## Written request
Pictures are not part of the answer. Return the lines from the one containing "As depicted in" through the end of the data, both included, exactly as they appear.

## Material for this exercise
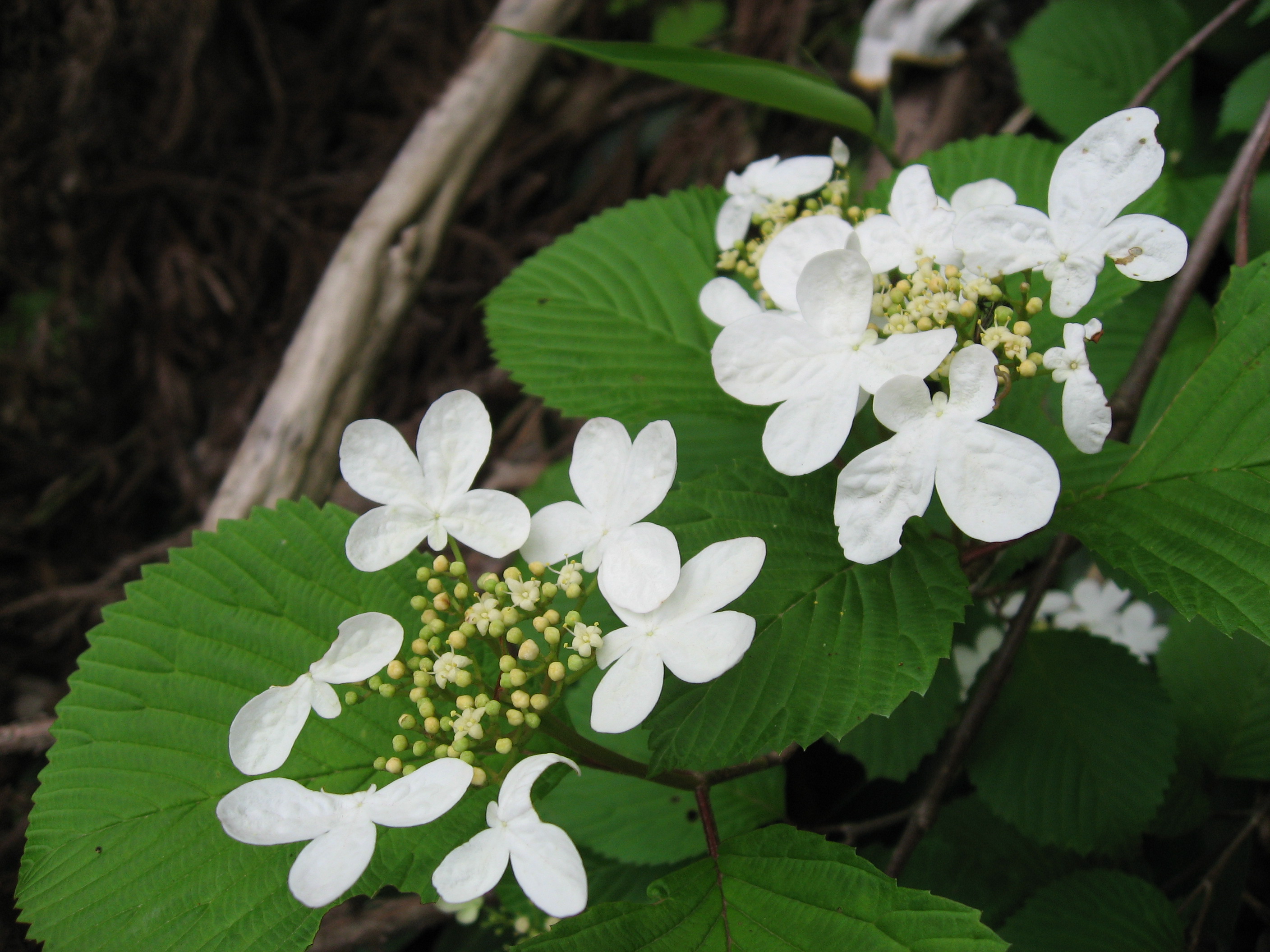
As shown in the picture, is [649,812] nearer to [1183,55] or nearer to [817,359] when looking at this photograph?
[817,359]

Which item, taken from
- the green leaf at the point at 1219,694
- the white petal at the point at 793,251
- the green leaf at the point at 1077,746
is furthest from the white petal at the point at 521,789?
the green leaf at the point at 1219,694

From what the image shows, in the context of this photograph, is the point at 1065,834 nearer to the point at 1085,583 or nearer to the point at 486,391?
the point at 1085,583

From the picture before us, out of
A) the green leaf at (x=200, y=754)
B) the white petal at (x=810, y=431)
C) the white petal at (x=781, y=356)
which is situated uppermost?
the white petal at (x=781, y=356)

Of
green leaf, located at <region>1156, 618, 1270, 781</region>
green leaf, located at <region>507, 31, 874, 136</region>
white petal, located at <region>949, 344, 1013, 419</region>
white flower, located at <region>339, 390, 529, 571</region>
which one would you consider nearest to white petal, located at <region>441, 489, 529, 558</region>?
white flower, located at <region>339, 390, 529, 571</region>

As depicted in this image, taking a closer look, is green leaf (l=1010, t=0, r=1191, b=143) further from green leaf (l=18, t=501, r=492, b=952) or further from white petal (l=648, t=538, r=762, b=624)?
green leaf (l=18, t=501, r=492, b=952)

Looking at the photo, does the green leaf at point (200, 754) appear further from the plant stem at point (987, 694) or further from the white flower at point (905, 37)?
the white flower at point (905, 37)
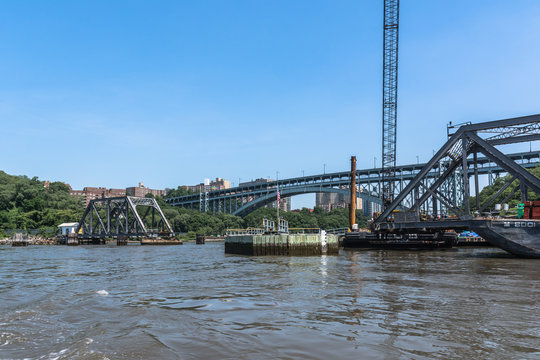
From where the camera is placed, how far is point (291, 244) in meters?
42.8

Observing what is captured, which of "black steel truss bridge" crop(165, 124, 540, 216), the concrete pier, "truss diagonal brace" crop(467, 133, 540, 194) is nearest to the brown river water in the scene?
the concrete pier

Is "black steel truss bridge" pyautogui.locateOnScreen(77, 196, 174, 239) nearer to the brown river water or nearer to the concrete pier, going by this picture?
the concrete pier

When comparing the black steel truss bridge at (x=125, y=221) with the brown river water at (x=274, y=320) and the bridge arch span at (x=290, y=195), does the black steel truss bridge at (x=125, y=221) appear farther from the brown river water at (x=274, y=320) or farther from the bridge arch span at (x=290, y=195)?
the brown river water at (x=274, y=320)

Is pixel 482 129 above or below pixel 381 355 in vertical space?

## Answer to the task
As depicted in this image, taking a closer look, is green leaf (l=1010, t=0, r=1191, b=143) further from green leaf (l=18, t=501, r=492, b=952) or further from white petal (l=648, t=538, r=762, b=624)?
green leaf (l=18, t=501, r=492, b=952)

Looking at the photo, does the green leaf at point (200, 754) appear further from the plant stem at point (987, 694) or further from the white flower at point (905, 37)?
the white flower at point (905, 37)
From where the camera is placed, how far is point (291, 244) in meters?
42.8

Observing what is captured, which of "black steel truss bridge" crop(165, 124, 540, 216), the concrete pier, "truss diagonal brace" crop(467, 133, 540, 194) is nearest to the brown river water in the scene?
the concrete pier

Is "black steel truss bridge" pyautogui.locateOnScreen(77, 196, 174, 239) nearer to the brown river water or nearer to the concrete pier, going by this picture?
the concrete pier

When comparing the black steel truss bridge at (x=125, y=221) with the brown river water at (x=274, y=320) and the bridge arch span at (x=290, y=195), does the black steel truss bridge at (x=125, y=221) appear farther from the brown river water at (x=274, y=320) or farther from the bridge arch span at (x=290, y=195)?
the brown river water at (x=274, y=320)

Is pixel 482 129 above or below pixel 381 355 in vertical space?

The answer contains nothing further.